Many video and audio editing programs (like Camtasia Studio and Camtasia for Mac) allow you to "normalize" the audio in your video. Normalizing your audio basically means that your audio levels, how loud the audio is, will be set at the same level throughout your video making it easy to hear.
Your primary audio (instructional content) should be distinct from other audio within your video.
If you add music or sound effects to your video, set the audio levels (the loudness) so your primary audio is easy to hear over the secondary audio.
Edit out dead air and avoid or eliminate "ums," "uhs," filler words and long pauses.
Long pauses in video and audio are distracting and provide your viewers an opportunity to abandon your video--edit this out of your timeline.

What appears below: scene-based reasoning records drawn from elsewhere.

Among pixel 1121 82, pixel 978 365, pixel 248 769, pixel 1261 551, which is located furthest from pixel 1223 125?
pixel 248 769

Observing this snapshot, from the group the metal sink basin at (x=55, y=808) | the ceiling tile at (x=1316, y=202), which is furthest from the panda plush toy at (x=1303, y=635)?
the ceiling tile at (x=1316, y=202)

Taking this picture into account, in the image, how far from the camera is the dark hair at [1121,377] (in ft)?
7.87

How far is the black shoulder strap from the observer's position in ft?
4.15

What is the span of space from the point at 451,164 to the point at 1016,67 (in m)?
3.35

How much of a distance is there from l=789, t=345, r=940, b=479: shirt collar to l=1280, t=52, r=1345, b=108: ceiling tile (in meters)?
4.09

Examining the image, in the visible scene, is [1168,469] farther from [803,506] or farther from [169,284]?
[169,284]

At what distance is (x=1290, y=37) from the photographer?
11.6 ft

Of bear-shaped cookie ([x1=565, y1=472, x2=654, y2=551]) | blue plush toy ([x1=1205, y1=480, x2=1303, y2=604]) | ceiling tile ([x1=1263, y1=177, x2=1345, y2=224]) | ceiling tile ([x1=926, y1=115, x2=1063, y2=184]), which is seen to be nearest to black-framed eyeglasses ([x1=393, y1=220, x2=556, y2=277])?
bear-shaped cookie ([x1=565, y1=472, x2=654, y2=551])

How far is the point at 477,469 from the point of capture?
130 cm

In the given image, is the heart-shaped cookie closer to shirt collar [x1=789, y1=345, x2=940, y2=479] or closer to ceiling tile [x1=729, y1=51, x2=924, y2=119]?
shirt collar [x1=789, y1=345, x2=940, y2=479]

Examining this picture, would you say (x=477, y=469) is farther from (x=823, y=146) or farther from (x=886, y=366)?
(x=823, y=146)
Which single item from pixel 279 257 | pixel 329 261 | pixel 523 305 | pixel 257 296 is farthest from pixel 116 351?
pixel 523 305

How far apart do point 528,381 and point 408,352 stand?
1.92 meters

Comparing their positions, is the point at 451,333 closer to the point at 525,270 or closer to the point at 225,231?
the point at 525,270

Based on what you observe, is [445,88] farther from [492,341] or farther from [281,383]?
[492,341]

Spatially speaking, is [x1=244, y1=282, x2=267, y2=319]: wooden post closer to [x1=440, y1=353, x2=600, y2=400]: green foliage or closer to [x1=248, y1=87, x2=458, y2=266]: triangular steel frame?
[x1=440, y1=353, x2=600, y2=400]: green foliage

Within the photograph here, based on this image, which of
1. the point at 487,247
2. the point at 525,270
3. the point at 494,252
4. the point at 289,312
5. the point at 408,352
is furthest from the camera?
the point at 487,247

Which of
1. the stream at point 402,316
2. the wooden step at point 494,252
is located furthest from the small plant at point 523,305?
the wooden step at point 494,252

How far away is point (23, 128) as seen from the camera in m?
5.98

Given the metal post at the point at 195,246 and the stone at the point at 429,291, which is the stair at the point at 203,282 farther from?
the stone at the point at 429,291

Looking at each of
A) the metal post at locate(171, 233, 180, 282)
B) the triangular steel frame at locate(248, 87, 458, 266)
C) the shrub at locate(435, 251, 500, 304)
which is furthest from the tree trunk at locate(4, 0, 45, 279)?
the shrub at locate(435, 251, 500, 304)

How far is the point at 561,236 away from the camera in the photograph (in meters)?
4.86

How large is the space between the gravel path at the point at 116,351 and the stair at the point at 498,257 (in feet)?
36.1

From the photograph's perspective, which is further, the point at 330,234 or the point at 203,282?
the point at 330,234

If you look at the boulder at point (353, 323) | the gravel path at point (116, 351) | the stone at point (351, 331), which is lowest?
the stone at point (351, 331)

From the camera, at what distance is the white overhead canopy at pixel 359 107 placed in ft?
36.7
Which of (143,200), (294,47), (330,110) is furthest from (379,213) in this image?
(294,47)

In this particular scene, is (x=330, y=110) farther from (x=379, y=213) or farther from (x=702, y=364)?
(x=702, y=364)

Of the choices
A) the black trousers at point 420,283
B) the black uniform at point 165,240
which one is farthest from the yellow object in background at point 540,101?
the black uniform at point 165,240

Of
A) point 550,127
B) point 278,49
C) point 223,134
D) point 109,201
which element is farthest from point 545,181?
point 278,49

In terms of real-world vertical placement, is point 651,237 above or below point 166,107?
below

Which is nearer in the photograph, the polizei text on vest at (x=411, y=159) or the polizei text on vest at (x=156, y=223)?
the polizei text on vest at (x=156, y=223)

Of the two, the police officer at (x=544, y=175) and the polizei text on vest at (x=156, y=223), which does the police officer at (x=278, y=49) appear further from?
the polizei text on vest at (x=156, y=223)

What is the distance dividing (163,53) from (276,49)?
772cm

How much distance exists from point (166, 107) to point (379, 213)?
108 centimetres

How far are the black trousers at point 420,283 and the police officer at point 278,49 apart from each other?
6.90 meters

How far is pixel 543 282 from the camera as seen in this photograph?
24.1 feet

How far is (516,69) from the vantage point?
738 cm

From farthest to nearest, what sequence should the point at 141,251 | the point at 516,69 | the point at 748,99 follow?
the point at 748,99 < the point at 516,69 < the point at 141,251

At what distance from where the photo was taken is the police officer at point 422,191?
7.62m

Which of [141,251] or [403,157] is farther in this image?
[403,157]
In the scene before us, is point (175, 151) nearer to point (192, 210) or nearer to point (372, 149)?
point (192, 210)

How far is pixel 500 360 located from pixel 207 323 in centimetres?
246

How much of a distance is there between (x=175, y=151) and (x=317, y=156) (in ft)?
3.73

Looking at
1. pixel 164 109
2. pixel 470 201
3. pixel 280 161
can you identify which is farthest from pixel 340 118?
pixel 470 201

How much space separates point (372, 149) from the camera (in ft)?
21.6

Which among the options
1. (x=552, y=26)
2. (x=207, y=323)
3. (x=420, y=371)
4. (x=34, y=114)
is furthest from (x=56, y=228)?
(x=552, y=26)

Lighting your video properly is the easiest way to make your videos look more professional.
Use the preview window on your camera or computer to check the lighting of your video. When shooting video with people, be sure faces are fully lit and that there are no shadows.
The subject(s) of your video should be in focus and well framed.
Whether you use a webcam or another video camera, make sure the subject of your video is clear and in focus.
Your video footage should be stable, not shaky.
Use a tripod or other attachment to ensure your video footage is steady.
Proofread titles and text.
Proofread all text in your video. If you use Powerpoint as part of your video, run spellcheck before recording your video.
When screen recording, consider everything your students will see on the screen.
Clearing off your desktop and using a subdued, solid color as your background is less confusing for viewers. Also, when showing a screen recording in Blackboard, be sure you're in view mode, not edit mode, so you do not confuse your students.